> **DIRECTIONS**
The answer must be the full listing, word for word, with no pictures in it.

> **GIVEN MATERIAL**
- - -

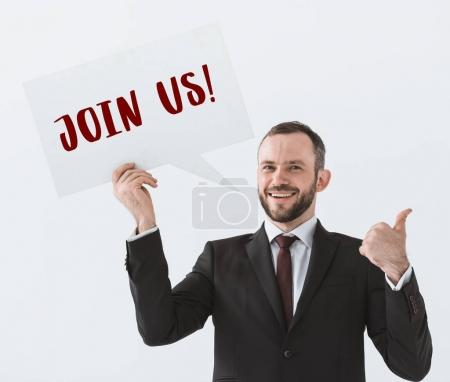 businessman showing join us card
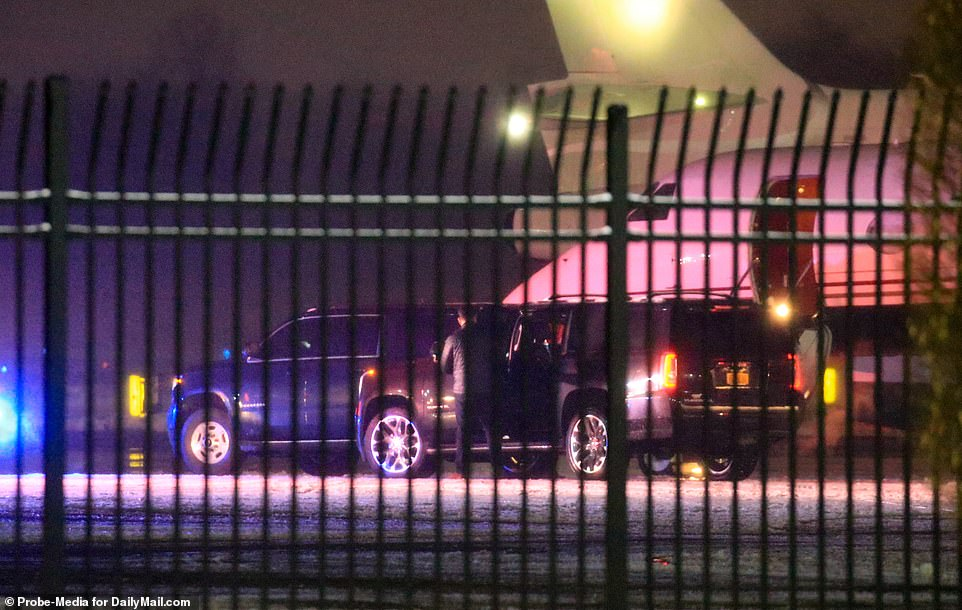 Waiting: Two black SUVs pulled up alongside the plane, with several men dressed in all black emerging from the vehicles before Meghan made her way out of the second car, seen to the right with a door open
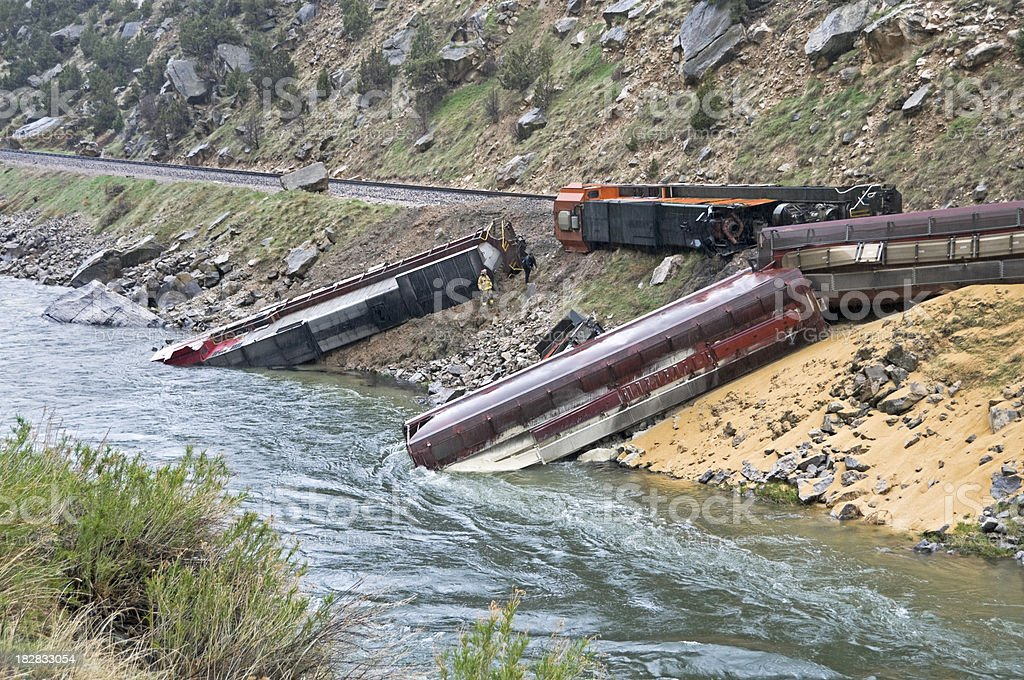 Diesel fuel leaking into river from locomotive stock photo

- - -

> **SOLUTION TO THE EXERCISE**
 businessman showing join us card
 Waiting: Two black SUVs pulled up alongside the plane, with several men dressed in all black emerging from the vehicles before Meghan made her way out of the second car, seen to the right with a door open
 Diesel fuel leaking into river from locomotive stock photo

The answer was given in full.